“The first book ever written about 24-Carat Black”
I’ve been a professional music journalist for eight years, but I’ve been fascinated by sampling in hip-hop–that is, the technique by which music producers use fragments of preexisting recordings, such as a drumbeat or vocal hook–for much longer. As a teenager, I was blown away when I heard a Curtis Mayfield track in the wild and realized I recognized it from a Beastie Boys album, or when I recognized a Frank Zappa deep cut that had been sampled by Madvillain. For me, sampling has been an unlikely vehicle of music discovery. I’ve fallen in love with albums both classic (Sly and the Family Stone’s There’s a Riot Goin’ On) and obscure (Funk Factory’s self-titled 1975 gem) after hearing them sampled in hip-hop.
It was sampling that got me interested in 24-Carat Black, a relatively obscure ’70s funk group whose music echoes throughout hip-hop nearly 50 year later. Briefly signed to the legendary Stax Records, 24-Carat Black completed just one album, a brooding, ambitious 1973 concept album titled Ghetto: Misfortune’s Wealth, before disbanding and sinking into obscurity. Yet over the last few decades, their music has become a near-ubiquitous sample source for rappers and producers. 24-Carat Black’s evocative grooves and hooks have been sampled by rap legends like Nas, JAY-Z, Eric B. & Rakim, and even Kendrick Lamar, on his Pulitzer Prize-winning 2017 album DAMN.
In 2018, when Kanye West sampled the group on Pusha T’s album Daytona, I began tracking down surviving members of 24-Carat Black and investigating their unusual story. I was fascinated by the odd discrepancy between the band’s cultural endurance and their lack of name recognition, and I was riveted by the remarkable stories the band members told me about their brief rise and fall under the direction of Stax arranger Dale Warren, who composed their music. Most of all, I was struck by the reality that the surviving musicians have never been able to receive royalties from the continual samples of their music; some of them are still living in poverty, a brutal irony given that inner-city poverty was the primary theme of 24-Carat Black’s only completed album.
My new book, Ghetto: Misfortune’s Wealth (Bloomsbury, 2020), recounts the album’s backstory as well as tracing its rebirth as an underground classic in the ’90s rap community.

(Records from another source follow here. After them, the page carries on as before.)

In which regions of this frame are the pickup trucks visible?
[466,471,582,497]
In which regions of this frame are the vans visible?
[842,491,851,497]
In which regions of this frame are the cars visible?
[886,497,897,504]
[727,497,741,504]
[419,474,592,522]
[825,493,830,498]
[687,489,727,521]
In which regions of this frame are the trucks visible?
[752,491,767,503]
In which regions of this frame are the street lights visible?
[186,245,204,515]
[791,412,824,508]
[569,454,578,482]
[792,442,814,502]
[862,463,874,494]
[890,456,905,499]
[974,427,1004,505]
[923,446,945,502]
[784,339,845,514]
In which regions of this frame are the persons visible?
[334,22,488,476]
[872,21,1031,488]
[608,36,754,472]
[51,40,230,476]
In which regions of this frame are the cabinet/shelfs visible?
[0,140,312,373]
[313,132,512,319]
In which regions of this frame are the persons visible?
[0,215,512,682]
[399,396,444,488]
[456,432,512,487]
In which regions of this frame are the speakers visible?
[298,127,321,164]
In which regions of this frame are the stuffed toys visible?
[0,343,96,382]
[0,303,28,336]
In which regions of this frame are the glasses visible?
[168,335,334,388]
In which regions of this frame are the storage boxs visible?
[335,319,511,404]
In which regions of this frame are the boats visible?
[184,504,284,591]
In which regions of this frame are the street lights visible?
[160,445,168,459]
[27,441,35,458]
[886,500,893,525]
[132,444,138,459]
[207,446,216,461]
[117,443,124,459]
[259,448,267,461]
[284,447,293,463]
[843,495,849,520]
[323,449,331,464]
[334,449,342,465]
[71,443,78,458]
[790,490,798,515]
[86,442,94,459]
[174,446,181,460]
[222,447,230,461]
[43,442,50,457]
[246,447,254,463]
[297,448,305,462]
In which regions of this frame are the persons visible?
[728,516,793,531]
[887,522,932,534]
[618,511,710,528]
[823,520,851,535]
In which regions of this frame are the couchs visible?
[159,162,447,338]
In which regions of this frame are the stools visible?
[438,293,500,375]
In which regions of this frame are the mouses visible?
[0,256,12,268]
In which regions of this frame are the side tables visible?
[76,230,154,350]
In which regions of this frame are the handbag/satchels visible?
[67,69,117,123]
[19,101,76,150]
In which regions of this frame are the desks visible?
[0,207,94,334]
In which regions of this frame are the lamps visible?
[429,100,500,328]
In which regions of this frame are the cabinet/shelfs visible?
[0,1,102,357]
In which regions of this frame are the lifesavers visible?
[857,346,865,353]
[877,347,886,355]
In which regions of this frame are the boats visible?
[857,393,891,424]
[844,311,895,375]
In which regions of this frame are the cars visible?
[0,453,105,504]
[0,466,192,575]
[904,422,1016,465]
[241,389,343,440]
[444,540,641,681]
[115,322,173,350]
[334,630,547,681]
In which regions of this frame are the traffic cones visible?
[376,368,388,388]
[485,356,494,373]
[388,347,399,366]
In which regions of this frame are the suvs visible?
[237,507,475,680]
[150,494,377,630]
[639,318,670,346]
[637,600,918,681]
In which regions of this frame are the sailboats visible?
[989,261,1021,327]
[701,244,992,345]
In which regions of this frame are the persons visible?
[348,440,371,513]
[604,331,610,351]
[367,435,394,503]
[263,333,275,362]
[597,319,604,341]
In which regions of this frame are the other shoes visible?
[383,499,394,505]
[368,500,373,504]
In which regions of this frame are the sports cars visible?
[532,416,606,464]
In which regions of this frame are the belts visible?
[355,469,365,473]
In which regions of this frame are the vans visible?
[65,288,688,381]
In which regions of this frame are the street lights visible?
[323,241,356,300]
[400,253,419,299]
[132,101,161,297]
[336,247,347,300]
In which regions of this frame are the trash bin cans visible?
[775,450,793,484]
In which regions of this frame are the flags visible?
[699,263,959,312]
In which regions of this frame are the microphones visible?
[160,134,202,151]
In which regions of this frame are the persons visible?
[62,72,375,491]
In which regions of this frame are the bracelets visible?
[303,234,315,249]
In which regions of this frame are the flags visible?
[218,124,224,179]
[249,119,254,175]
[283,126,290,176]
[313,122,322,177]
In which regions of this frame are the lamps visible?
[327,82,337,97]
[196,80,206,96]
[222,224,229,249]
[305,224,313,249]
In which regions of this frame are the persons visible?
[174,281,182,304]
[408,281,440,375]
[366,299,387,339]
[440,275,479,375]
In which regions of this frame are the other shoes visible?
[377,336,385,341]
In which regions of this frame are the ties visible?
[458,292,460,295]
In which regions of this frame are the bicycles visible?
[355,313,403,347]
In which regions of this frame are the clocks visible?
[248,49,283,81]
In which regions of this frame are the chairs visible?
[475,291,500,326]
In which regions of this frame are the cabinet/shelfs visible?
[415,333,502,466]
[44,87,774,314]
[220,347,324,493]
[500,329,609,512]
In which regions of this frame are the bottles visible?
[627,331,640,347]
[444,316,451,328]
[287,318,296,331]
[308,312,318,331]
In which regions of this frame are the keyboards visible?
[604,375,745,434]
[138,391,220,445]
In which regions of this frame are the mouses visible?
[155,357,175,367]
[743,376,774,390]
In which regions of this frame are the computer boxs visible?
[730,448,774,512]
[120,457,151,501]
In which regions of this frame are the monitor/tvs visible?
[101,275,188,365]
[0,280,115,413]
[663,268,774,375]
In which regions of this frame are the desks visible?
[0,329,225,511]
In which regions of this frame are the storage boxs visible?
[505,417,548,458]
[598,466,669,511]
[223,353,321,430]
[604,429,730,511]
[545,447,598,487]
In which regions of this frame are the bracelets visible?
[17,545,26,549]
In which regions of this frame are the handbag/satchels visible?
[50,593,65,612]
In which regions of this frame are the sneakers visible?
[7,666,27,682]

It’s the first book ever written about 24-Carat Black, rooted in hours of interviews with the original musicians. (The book is part of the 33 ⅓ series, in which each volume focuses on one classic album.) It is my sincere hope that the book will help bring some long-denied recognition and justice to 24-Carat Black, and pierce some of the mysteries that have shrouded this unusual masterpiece for 48 years.